(A block of data)

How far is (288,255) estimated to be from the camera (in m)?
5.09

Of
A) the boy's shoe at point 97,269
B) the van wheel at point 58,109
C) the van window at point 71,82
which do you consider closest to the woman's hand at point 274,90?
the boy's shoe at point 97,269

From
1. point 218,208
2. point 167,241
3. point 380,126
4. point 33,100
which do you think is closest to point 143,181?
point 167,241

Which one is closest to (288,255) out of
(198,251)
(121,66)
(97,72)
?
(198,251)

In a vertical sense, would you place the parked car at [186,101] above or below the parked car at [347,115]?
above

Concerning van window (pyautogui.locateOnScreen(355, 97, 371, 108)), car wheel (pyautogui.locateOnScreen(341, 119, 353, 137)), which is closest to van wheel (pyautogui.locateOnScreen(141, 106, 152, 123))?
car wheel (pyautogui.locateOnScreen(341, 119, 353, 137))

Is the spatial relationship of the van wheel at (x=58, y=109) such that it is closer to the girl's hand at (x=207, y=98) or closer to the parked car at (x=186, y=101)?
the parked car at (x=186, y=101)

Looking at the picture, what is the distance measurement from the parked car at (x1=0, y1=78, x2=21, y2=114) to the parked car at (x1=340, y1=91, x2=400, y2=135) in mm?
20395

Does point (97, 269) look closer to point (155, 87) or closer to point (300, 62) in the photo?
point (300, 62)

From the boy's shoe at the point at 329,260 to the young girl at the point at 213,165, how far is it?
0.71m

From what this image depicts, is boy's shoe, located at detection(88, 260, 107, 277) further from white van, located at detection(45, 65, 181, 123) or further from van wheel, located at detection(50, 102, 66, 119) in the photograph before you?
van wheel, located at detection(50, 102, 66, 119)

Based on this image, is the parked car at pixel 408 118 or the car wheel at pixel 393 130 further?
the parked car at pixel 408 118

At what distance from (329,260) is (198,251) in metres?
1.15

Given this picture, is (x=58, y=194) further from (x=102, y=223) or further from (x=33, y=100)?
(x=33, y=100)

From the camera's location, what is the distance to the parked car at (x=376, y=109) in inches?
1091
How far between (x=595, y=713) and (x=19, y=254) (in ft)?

---

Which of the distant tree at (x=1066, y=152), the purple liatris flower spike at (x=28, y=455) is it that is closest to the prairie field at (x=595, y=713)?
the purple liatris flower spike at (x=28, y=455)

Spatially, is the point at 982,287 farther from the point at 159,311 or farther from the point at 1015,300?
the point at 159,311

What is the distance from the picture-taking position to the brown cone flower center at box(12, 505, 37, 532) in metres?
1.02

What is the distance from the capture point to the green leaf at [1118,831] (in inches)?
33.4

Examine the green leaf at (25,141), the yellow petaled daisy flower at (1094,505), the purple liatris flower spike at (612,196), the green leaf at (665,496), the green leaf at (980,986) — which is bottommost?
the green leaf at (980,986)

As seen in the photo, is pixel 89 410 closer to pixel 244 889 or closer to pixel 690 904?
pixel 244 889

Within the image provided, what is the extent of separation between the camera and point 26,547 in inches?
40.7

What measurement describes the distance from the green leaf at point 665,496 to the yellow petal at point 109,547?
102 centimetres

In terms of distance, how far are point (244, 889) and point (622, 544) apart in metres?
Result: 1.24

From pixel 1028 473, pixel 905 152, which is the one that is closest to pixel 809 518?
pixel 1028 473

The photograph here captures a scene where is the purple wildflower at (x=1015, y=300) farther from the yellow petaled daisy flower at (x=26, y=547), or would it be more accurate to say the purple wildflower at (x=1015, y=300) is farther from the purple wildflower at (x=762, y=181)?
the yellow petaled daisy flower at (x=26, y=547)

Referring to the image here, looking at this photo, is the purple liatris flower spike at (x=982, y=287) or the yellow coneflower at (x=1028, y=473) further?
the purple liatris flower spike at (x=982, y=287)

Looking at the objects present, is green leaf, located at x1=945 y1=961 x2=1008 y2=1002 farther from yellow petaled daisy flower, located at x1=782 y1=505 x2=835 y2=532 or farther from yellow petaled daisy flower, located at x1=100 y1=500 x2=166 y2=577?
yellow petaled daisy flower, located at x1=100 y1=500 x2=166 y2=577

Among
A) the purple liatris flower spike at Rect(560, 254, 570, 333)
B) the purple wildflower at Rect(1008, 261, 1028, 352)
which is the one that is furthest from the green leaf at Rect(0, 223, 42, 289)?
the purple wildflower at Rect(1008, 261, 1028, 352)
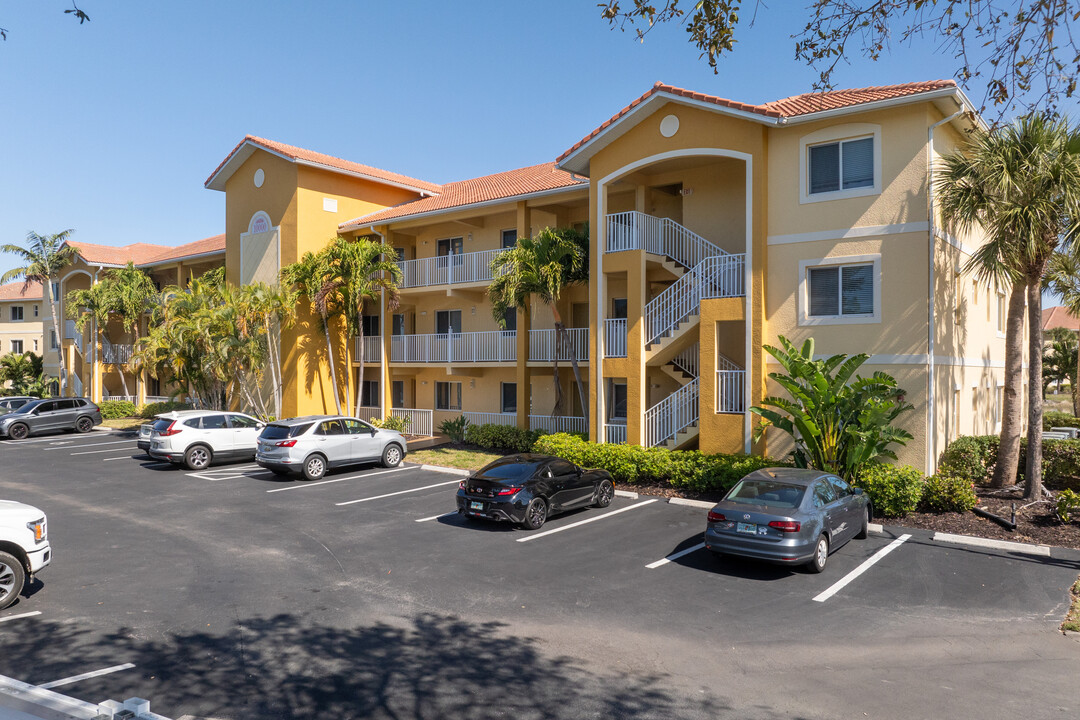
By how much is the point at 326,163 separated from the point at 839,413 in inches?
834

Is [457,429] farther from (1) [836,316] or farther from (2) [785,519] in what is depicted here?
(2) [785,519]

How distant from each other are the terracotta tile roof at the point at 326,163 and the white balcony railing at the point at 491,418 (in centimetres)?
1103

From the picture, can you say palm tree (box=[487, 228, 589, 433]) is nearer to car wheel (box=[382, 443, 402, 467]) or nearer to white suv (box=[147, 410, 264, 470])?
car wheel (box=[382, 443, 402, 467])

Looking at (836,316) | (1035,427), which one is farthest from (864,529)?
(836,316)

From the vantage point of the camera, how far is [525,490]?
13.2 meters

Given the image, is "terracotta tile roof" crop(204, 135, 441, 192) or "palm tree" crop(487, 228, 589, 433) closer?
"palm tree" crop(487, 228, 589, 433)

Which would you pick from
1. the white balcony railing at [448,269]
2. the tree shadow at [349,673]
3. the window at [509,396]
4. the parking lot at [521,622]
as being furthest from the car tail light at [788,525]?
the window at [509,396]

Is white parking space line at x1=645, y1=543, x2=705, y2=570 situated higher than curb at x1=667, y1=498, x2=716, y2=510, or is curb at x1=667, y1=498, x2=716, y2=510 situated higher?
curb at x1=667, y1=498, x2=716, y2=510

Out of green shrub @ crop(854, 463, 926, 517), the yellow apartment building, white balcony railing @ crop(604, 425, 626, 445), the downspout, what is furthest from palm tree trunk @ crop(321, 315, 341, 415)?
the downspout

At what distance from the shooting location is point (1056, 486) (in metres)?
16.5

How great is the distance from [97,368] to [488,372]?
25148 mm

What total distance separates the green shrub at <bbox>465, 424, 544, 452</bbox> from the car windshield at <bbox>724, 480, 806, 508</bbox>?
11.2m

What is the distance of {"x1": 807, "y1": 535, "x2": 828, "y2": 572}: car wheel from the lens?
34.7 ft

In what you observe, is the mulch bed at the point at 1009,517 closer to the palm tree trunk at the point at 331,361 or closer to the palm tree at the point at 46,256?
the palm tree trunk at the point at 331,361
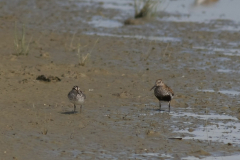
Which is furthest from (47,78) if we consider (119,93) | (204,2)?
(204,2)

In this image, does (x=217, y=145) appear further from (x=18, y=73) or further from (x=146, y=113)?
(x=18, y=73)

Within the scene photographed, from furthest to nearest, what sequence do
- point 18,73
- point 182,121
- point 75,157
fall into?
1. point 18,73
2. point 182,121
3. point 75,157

■ **STATED TASK**:
Rewrite the data as a JSON list of strings with one string per line, starting at the line containing "What total distance" and ending at the line containing "3. point 75,157", skipping blank lines and leaving out the pictures.

■ **OUTPUT OF THE EXERCISE**:
[
  "What total distance separates the green shrub at <bbox>465, 424, 544, 452</bbox> from the car windshield at <bbox>724, 480, 806, 508</bbox>?",
  "11.2m",
  "What is the distance of {\"x1\": 807, \"y1\": 535, \"x2\": 828, \"y2\": 572}: car wheel from the lens?",
  "34.7 ft",
  "In what you observe, is the mulch bed at the point at 1009,517 closer to the palm tree trunk at the point at 331,361 or closer to the palm tree at the point at 46,256?",
  "the palm tree trunk at the point at 331,361",
  "Which is furthest from (47,78) if we consider (119,93) | (204,2)?",
  "(204,2)",
  "In this image, does (x=217, y=145) appear further from (x=18, y=73) or further from (x=146, y=113)?",
  "(x=18, y=73)",
  "Within the scene photographed, from furthest to nearest, what sequence do",
  "- point 18,73",
  "- point 182,121",
  "- point 75,157",
  "fall into?",
  "1. point 18,73",
  "2. point 182,121",
  "3. point 75,157"
]